Mysteriously, the Scanlons' statement of advice dated August 30, 2007, makes zero mention of the loan to BOQ in the couple's list of liabilities despite the loan being issued in June 2007.
ASIC chairman Greg Medcraft. Photo: Michele Mossop
Naomi Halpern, a Victorian Senate candidate for the Nick Xenophon Team and a victim of poor financial advice, said what was happening to the Scanlons demonstrated an "abject failure by ASIC and the legal system".
"The statute of limitations is inadequate. Problems often do not surface until after the time limit expires. Legal avenues are closed to many who do not qualify for legal aid and who do not have resources to take on the deep pockets of banks," Halpern says.
"The result for Denis and Joy Scanlon is their business of 50 years has been ripped from under them and now the bank is gunning to take this 75-year-old couple's home. This system is broken and needs major reform not tinkering around the edges."
BOQ defends its conduct
BOQ has worked closely with Mr and Mrs Scanlon since 2012, said a company spokesman. Photo: Glenn Hunt
BOQ refused to answer a series of questions for the bank and Dicks regarding the loan documentation.
It also did not respond to questions regarding what commission the branch manager and Mr Arcaini received for the origination of the loans.
"BOQ followed all standard credit criteria when assessing Mr and Mrs Scanlon's applications for finance and was satisfied that they had sufficient income to service these facilities," a BOQ spokesman said.
"Both loans were assessed separately and approved by BOQ's Risk team, having met the required criteria. The spokesman added the bank is "satisfied" the loans were appropriate.
"BOQ has worked closely with Mr and Mrs Scanlon since 2012 in relation to their loan facilities and over that time has offered them numerous opportunities to provide repayment proposals. As no reasonable arrangements have been forthcoming, BOQ has unfortunately been left with no choice but to consider its enforcement options."
Differing cover letters
Bank of Queensland chief executive John Sutton. Photo: Ryan Stuart
Another puzzling element of Mr Arcaini's advice is the two remarkably different cover letters that exist for the Scanlons' statement of advice.
One letter is dated August 20, 2007. It is a generic cover letter that makes no reference to the sale of the Scanlon's Abbotsford property. It is attached to the statement of advice signed by the Scanlons on August 30, 2007.
The second letter, which is dated June 15, 2007 (2½ months before the couple signed their statement of advice) only came to light in 2013 after the Scanlons disputed their loan with BOQ.

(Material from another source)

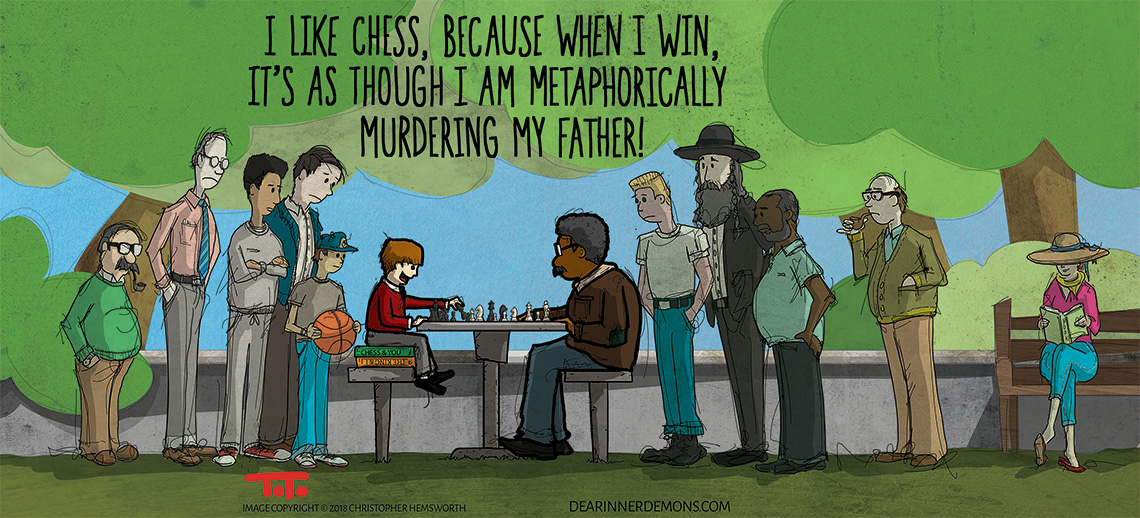 I like chess, because when I win it's as though I am metaphorically murdering my father!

It is the second letter, which the Scanlons say they never received, that is now being enforced by the bank.
The letter states: "In order to make the undeducted contribution, you would like to borrow the $1.5 million using the property at 60-62 Hoddle Street Abbotsford as security, allowing you to proceed with the sale in an orderly manner. On settlement for the property the proceeds will be used immediately to extinguish the loan. This enables you to take advantage of the opportunity with the current superannuation rule whilst allowing you time to properly market the property without undertaking a firesale".

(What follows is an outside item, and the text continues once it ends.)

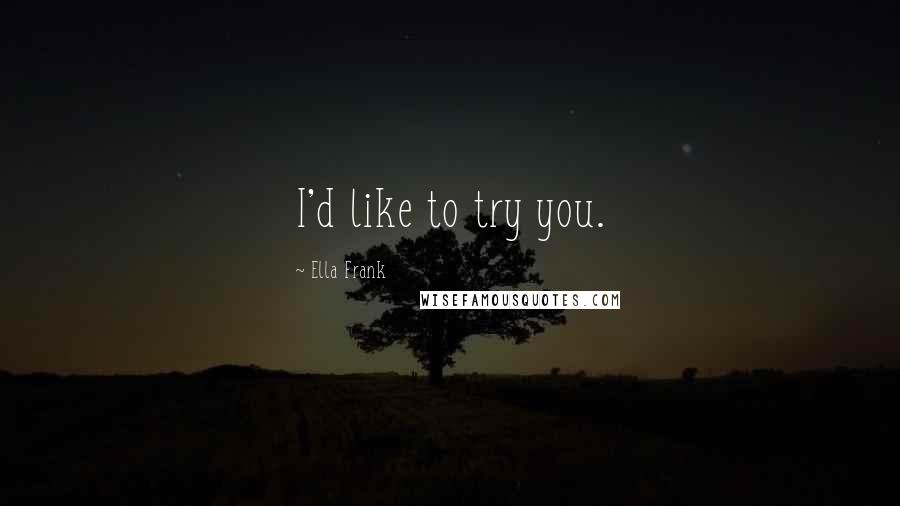 Ella Frank quotes: I'd like to try you.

A letter from BOQ chief Jon Sutton shows the bank has launched two investigations into the Scanlons' claim finding both times that their claim was without merit.
"Whilst BOQ referred Mr and Mrs Scanlon to the Genesys dinner function in 2007 it played no active role in the decision by Mr and Mrs Scanlon to procure a Statement of Advice from Genesys," Mr Sutton wrote.
The letter makes no reference to the financial relationship between Mr Arcaini and the bank's Richmond branch.
Mr Sutton also claims the Scanlons sought an extension of time to sell the property in 2008, a claim which the Scanlons deny.
Regarding the settlement between the Scanlons and Mr Arcaini, Mr Sutton says: "We note that no corresponding reduction had been made to the BOQ facilities as a result of the settlement payment."
Mr Arcaini did not respond to a series of questions he requested be sent to him via email.